[Dataset rows]
## Begin

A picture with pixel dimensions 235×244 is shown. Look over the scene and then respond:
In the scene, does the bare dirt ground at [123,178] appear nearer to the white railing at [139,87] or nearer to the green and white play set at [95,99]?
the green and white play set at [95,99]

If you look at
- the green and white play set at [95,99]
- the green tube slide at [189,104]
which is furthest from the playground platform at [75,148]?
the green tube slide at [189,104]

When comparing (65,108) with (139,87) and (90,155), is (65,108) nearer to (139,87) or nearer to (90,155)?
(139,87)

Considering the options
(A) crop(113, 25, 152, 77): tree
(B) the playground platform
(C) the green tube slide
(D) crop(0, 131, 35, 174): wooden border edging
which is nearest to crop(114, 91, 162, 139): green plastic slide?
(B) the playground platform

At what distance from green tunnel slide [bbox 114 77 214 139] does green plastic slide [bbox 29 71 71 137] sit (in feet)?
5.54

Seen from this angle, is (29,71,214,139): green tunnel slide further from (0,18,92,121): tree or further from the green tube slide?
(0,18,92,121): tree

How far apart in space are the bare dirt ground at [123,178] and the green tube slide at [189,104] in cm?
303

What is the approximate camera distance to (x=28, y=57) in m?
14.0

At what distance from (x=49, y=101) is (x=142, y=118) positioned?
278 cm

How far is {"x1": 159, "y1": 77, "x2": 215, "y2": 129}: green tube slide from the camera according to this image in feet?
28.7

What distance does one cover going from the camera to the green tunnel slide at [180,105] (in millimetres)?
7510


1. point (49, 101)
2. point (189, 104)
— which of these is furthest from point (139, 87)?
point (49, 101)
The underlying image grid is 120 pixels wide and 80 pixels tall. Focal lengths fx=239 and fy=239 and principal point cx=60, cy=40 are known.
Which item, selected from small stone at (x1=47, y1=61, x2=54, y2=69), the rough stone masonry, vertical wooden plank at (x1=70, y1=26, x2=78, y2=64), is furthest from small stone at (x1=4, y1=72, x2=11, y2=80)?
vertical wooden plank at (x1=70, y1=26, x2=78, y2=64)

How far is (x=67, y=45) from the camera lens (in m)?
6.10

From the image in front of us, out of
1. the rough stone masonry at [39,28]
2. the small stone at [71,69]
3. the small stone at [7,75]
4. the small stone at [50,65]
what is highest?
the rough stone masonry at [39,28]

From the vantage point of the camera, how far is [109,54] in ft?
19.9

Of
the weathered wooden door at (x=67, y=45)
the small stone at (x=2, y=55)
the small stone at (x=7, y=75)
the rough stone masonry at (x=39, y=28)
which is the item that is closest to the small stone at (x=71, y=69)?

## End

Written problem → Copy all the records above exactly, missing none.

Task answer →
A picture with pixel dimensions 235×244 is shown. Look over the scene and then respond:
In the scene, does the bare dirt ground at [123,178] appear nearer to the white railing at [139,87] or nearer to the green and white play set at [95,99]?
the green and white play set at [95,99]

If you look at
- the green and white play set at [95,99]
- the green tube slide at [189,104]
which is furthest from the playground platform at [75,148]?
the green tube slide at [189,104]

When comparing (65,108) with (139,87) and (90,155), is (65,108) nearer to (139,87) or nearer to (90,155)?
(139,87)

Considering the options
(A) crop(113, 25, 152, 77): tree
(B) the playground platform
(C) the green tube slide
(D) crop(0, 131, 35, 174): wooden border edging
which is nearest to crop(114, 91, 162, 139): green plastic slide?
(B) the playground platform

At what distance from green tunnel slide [bbox 114 77 214 139] does green plastic slide [bbox 29 71 71 137] sit (in feet)?
5.54

Seen from this angle, is (29,71,214,139): green tunnel slide further from (0,18,92,121): tree or further from the green tube slide?
(0,18,92,121): tree

How far apart in space are the bare dirt ground at [123,178] and the green tube slide at [189,104] in cm?
303

What is the approximate camera distance to (x=28, y=57) in m?
14.0

At what distance from (x=49, y=101) is (x=142, y=118) positioned?
278 cm

How far is {"x1": 159, "y1": 77, "x2": 215, "y2": 129}: green tube slide from the camera according to this image in feet?
28.7

What distance does one cover going from the camera to the green tunnel slide at [180,105] (in millimetres)?
7510


1. point (49, 101)
2. point (189, 104)
— which of these is furthest from point (139, 87)?
point (49, 101)
The underlying image grid is 120 pixels wide and 80 pixels tall. Focal lengths fx=239 and fy=239 and principal point cx=60, cy=40 are known.
Which item, selected from small stone at (x1=47, y1=61, x2=54, y2=69), the rough stone masonry, vertical wooden plank at (x1=70, y1=26, x2=78, y2=64), is furthest from small stone at (x1=4, y1=72, x2=11, y2=80)?
vertical wooden plank at (x1=70, y1=26, x2=78, y2=64)

How far is (x=67, y=45) from the camera lens (in m)?
6.10

From the image in front of us, out of
1. the rough stone masonry at [39,28]
2. the small stone at [71,69]
3. the small stone at [7,75]
4. the small stone at [50,65]
what is highest?
the rough stone masonry at [39,28]

From the vantage point of the camera, how far is [109,54] in ft?
19.9

Of
the weathered wooden door at (x=67, y=45)
the small stone at (x=2, y=55)
the small stone at (x=7, y=75)
the rough stone masonry at (x=39, y=28)
which is the item that is closest to the small stone at (x=71, y=69)?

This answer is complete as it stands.